На его твердых, гладко выбритых щеках обозначились тяжелые складки. Он дочитал письмо, поднялся во весь свой громадный рост.
— Мистер Джефферсон трижды прав: в тылу слишком много негодяев. Наживаться на страданиях армии! В каждом штате следовало бы вздернуть хотя бы одного спекулянта.
Вашингтон прошелся по кабинету. Остановившись у стола, прижал кулаком конторскую книгу.
— Здесь золото нашего гостеприимного хозяина. — Он пристально взглянул на Лами. — Не желаете ли и вы получить подряд, сударь?
Чертовски хотелось щелкнуть генерала по носу: речь вовсе не о наживе; нет, о поддержке торгового дома г-на Дюрана. Но Каржавин ограничился намеками: французские друзья американской свободы нуждаются в помощи американцев едва ли не столько же, сколько последние нуждаются в помощи первых. Таковы обстоятельства, ваше превосходительство.

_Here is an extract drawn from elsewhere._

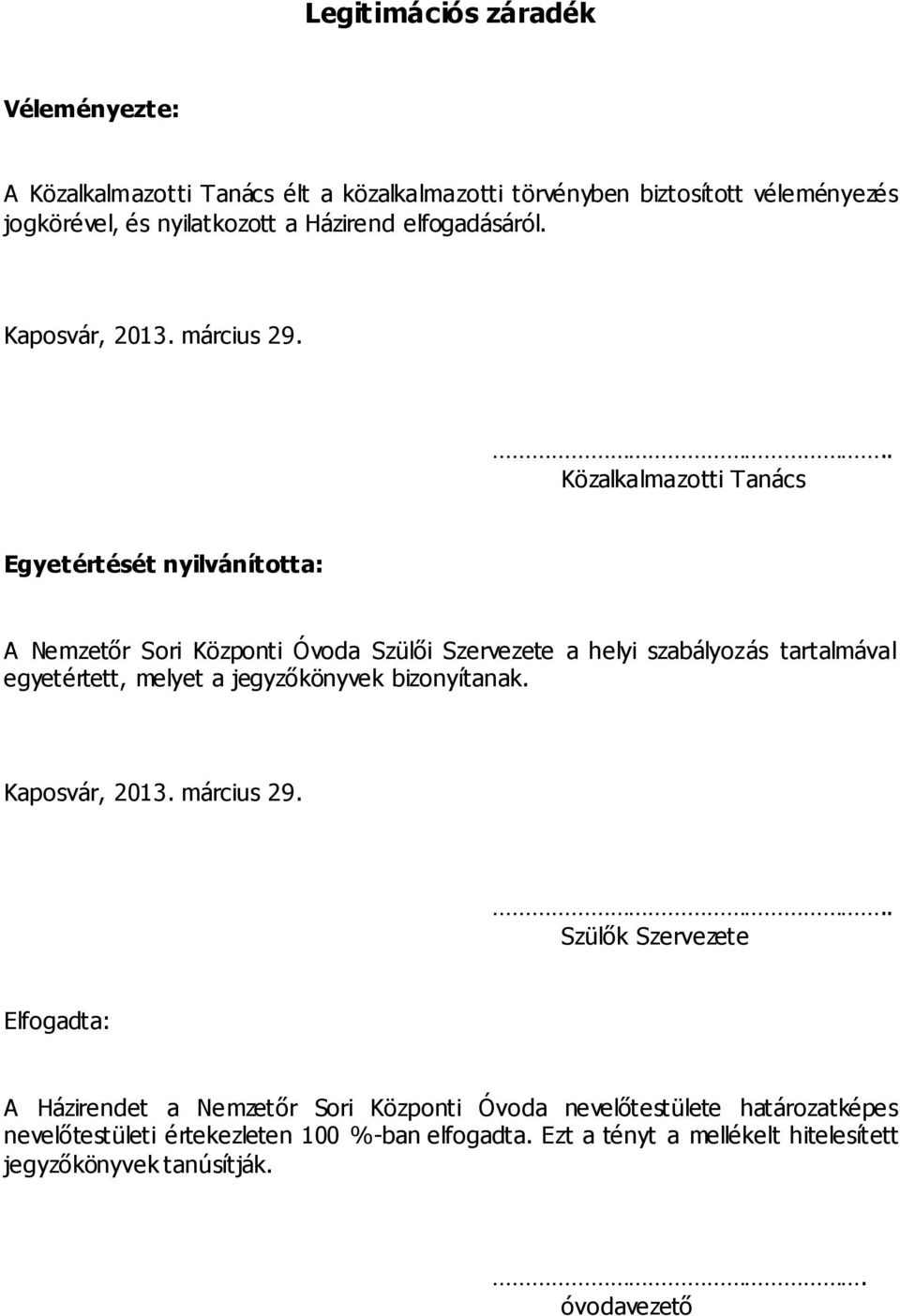 .. Közalkalmazotti Tanács Egyetértését nyilvánította: A Nemzetőr Sori Központi Óvoda Szülői Szervezete a helyi szabályozás tartalmával egyetértett, melyet a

Вашингтон удивился. Он, вероятно, не имел ни малейшего представления о фирме на Вьей дю Тампль, а, полагаясь на заверения конгрессменов, считал, что все французские поставки — дар короля Людовика. Каржавин, догадываясь об этом, сказал веско:
— Только манна небесная была ниспослана в дар, ваше превосходительство.
И Вашингтон заговорил о взаимовыгодной торговле. Примером привел собственный опыт: прекрасную пшеницу, выращенную в Виргинии, он сбывал в Вест-Индию; продлись мирное время, сбывал бы и лошадей со своего конного завода.

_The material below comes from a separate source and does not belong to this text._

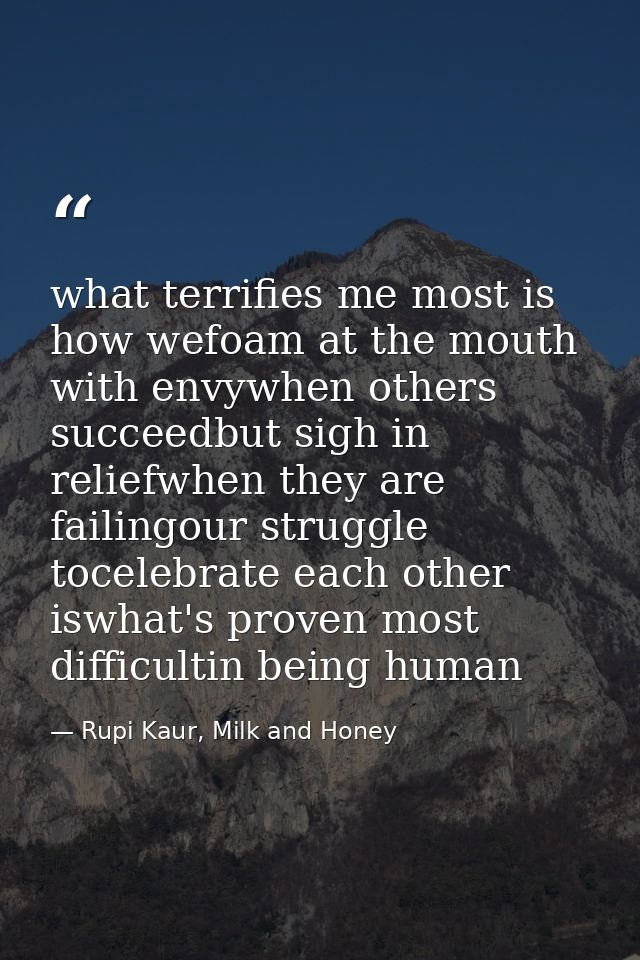 what terrifies me most is how wefoam at the mouth with envywhen others succeedbut sigh in reliefwhen they are failingour — Rupi Kaur, Milk and Honey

Коммерческое вдохновение главкома показалось Каржавину смешным: «Меркурий с голубой лентой».
Вашингтон между тем говорил об инфляции, об остром недостатке звонкой монеты, об ассигнованиях на армию — в прошлом году конгресс отпустил двадцать три миллиона, ныне урезал вдвое.

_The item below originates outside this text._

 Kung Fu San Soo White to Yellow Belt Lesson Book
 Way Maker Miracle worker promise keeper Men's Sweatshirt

— А сейчас, — мрачно заключил Вашингтон, — сейчас, когда здесь музицируют и я собираюсь расточать комплименты миссис Уиллинг и миссис Моррис, на зимних квартирах нашей армии… Там, мистер Лами, и сейчас немногим сноснее, нежели в прошлом году в лагере Валли-Фордж. А Валли-Фордж это… — он угрюмо оборвал самого себя: — Словом, приходится танцевать, джентльмены.
— Осмелюсь просить… — остановил Вашингтона Каржавин, — единственная просьба: хочу помочь вот этим. — И он простер руки.
— Мсье Лами жаждет обнять Смуглую Бетси, — пылко вступился майор артиллерии. — Клянусь, его объятия будут крепкими.